South Africa posted a record trade gap in January as companies boosted machinery imports and mining exports slumped, threatening to widen a growing current-account deficit and undermine the currency.
The shortfall reached 24.5 billion rand ($2.8 billion) last month compared with 2.7 billion rand in December, the Pretoria-based South African Revenue Service said today in an e-mailed statement. The median estimate of eight economists in a Bloomberg survey was 9.7 billion rand.
“This is putting further strain on the already weak backdrop that South Africa finds itself in,” Michael Keenan, a strategist at Absa Capital, said in a phone interview from Johannesburg. “This is going to erode gross domestic product and reemphasize South Africa’s fragile macroeconomic background.”
South Africa’s deficit in 2012 was more than six times larger than a year before at 117.7 billion rand as slower global growth and mining strikes curbed exports in Africa’s largest economy. That put pressure on the current account, the broadest measure of trade in goods and services, contributing to the rand’s slump to a four-year low.

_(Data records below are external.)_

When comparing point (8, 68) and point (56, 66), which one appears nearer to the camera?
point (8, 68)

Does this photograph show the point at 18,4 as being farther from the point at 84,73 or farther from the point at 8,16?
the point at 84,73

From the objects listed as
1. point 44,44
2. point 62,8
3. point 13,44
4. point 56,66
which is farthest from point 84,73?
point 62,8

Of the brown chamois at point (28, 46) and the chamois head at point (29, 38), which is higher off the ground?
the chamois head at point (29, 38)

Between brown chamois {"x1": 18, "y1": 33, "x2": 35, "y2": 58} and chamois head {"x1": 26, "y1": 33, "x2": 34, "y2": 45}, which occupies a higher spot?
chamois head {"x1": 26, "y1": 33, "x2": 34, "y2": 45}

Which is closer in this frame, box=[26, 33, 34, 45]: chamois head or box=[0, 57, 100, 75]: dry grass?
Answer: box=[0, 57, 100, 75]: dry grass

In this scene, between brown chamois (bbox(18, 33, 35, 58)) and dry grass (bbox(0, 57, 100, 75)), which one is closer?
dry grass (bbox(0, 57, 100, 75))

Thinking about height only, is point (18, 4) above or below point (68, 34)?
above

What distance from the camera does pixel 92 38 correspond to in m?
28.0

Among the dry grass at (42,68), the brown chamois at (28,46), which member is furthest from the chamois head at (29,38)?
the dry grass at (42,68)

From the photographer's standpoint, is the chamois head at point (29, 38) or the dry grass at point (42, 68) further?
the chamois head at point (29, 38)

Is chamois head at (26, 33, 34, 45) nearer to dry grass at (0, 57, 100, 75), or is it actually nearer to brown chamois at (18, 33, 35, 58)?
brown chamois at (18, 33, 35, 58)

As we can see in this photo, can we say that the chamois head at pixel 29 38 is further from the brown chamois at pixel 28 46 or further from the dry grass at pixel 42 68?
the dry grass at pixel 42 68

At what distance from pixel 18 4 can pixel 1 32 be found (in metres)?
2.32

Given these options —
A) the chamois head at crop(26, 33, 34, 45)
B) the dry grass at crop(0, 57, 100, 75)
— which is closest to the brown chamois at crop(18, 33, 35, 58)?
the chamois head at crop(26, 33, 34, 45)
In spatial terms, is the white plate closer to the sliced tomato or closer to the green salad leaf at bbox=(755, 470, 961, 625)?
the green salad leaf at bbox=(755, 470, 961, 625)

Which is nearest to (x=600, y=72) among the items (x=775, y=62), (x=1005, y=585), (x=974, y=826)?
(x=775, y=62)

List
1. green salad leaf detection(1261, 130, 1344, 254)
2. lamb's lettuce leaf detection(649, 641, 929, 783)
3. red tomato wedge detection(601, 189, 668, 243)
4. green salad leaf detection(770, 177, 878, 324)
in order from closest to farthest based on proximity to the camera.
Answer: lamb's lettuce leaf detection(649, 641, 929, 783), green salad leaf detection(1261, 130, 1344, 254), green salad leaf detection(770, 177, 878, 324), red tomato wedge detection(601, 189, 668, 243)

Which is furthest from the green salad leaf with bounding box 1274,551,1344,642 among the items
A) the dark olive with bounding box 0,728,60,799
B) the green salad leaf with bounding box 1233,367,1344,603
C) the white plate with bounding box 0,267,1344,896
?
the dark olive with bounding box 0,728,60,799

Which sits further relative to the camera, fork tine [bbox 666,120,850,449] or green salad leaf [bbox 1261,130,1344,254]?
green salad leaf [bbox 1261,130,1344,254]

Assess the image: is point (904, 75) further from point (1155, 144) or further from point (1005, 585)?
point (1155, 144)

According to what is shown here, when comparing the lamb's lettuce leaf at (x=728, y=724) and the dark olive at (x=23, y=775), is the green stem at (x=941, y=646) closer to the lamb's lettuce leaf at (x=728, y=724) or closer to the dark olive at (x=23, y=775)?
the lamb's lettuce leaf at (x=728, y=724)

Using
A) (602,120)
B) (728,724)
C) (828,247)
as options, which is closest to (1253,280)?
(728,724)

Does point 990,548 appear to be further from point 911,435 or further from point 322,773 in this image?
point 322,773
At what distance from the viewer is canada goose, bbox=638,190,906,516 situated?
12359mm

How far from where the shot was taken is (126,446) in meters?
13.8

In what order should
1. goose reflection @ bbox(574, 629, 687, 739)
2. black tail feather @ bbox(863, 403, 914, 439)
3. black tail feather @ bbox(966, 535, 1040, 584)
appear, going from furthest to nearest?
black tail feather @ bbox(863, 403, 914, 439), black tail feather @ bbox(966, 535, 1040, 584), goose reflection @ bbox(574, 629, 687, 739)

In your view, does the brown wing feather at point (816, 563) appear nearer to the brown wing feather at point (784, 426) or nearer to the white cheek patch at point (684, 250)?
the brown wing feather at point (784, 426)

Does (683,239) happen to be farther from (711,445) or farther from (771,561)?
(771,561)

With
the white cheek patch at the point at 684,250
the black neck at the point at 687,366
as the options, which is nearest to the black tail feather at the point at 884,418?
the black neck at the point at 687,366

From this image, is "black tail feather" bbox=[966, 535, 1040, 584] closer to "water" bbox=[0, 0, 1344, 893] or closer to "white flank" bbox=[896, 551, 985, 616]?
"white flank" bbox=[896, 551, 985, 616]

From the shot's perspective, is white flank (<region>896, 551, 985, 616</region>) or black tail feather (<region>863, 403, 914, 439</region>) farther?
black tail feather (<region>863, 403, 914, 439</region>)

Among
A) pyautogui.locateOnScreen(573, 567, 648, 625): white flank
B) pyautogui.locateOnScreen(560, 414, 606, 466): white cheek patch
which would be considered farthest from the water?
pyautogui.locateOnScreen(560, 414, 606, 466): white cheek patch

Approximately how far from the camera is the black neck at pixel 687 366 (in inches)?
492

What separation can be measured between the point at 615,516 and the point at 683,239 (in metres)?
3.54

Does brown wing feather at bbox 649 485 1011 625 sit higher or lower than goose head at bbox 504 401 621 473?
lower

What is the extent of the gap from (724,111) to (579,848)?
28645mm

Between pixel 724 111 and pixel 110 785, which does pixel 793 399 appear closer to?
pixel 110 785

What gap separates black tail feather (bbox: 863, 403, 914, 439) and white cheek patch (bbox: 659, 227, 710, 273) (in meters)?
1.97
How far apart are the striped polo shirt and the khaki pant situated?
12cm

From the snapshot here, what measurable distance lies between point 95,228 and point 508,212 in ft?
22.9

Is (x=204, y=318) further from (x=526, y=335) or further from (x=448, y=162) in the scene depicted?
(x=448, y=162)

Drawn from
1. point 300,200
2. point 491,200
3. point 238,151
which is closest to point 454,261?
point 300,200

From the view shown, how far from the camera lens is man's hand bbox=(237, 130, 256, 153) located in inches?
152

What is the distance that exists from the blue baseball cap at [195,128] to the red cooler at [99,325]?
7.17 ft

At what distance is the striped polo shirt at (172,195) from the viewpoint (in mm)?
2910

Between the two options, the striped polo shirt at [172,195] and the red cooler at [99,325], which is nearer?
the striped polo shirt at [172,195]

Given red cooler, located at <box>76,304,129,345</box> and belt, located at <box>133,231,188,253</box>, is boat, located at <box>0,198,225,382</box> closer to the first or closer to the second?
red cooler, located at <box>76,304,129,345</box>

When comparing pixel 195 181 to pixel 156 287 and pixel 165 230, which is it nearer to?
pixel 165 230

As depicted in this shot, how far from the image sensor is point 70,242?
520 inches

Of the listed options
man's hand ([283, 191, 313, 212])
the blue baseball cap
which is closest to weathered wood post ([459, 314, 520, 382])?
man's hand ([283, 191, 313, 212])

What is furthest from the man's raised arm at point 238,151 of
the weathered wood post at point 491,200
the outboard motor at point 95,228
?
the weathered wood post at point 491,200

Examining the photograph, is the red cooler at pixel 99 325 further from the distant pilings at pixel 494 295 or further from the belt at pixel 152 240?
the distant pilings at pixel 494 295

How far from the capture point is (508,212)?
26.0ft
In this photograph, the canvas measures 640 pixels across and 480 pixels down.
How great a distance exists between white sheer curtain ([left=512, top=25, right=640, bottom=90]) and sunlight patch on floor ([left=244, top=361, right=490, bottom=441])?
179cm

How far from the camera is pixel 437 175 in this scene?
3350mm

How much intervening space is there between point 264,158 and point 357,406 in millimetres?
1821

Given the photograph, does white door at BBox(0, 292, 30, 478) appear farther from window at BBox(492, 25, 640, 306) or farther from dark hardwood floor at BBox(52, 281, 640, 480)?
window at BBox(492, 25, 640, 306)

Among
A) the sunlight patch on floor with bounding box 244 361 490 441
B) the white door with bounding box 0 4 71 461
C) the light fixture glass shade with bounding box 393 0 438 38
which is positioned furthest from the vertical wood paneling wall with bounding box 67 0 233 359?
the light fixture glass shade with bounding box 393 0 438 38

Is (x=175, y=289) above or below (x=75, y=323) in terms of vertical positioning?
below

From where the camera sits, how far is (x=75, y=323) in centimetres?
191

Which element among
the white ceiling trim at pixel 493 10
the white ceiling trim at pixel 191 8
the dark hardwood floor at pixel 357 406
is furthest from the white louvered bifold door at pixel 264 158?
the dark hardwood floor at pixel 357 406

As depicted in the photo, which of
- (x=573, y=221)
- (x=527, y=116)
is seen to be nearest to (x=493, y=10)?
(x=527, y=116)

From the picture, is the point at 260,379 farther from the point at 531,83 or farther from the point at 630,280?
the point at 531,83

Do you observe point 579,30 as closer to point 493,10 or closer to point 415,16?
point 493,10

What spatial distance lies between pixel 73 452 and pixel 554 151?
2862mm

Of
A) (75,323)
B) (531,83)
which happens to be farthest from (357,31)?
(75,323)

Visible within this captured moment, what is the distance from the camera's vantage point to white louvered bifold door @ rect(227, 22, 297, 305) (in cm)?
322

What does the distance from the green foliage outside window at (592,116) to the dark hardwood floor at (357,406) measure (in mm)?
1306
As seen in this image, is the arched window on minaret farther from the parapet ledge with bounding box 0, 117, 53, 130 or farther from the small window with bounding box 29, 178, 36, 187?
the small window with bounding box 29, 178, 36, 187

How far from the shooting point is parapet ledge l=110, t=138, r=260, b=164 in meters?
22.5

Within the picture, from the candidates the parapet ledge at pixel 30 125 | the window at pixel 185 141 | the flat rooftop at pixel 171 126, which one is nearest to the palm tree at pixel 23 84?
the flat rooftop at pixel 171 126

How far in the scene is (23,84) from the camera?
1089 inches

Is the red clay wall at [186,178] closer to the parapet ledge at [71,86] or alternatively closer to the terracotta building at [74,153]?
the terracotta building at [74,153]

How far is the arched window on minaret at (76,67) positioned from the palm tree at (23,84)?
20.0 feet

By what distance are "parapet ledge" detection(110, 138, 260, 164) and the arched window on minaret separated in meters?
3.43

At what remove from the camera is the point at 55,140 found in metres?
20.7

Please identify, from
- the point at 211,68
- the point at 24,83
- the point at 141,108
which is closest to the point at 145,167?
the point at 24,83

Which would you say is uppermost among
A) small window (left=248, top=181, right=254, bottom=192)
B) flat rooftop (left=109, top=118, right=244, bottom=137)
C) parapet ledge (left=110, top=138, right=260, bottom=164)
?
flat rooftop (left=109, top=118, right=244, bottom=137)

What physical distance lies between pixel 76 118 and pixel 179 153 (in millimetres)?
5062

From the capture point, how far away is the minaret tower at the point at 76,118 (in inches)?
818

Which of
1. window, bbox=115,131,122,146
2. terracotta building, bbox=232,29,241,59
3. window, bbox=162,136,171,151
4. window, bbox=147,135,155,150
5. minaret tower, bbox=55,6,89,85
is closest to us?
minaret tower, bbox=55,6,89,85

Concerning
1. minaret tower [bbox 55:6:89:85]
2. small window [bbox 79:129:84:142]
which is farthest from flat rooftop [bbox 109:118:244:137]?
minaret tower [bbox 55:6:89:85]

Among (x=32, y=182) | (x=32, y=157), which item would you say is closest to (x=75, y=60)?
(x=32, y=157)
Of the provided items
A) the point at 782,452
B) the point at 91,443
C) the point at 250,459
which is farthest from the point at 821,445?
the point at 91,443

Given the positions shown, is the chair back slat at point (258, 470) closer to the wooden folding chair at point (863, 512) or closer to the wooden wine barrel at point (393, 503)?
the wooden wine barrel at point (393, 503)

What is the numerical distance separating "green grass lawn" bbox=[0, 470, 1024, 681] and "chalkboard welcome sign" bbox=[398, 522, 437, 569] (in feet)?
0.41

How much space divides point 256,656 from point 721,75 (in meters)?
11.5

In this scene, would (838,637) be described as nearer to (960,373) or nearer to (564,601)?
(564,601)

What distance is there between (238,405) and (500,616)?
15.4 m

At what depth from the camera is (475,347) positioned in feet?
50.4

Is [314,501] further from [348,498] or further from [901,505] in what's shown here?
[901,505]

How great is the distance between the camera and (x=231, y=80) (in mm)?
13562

The rand slumped against the dollar after the data was released, extending its decline today to 1.4 percent to 8.9411 per dollar at 2:16 p.m. in Johannesburg. The yield on the rand debt due in 2021 dropped 3 basis points to 6.38 percent.
Exports dropped 11 percent to 53 billion rand in January from the previous month, led by a 19 percent slump in precious and semi-precious stones and metals. Shipments of vehicles, aircraft and vessels fell 39 percent, according to the revenue agency.
Purchases of machinery from abroad surged by 5 billion rand, or 35 percent, in January, resulting in total imports climbing 25 percent to 77.8 billion rand. Shipments of original equipment components increased 84 percent.
The current-account gap will average 6.2 percent of gross domestic product in the next three years, higher than a previous estimate of 5.6 percent, the National Treasury said in its Budget Review yesterday. South Africa relies mainly on foreign investment in stocks and bonds to finance the shortfall, inflows that have fluctuated as investors sold riskier, emerging-market assets.
The rand has weakened 5.1 percent against the dollar this year, the third-worst performer of 16 major currencies tracked by Bloomberg after the Japanese yen and British pound.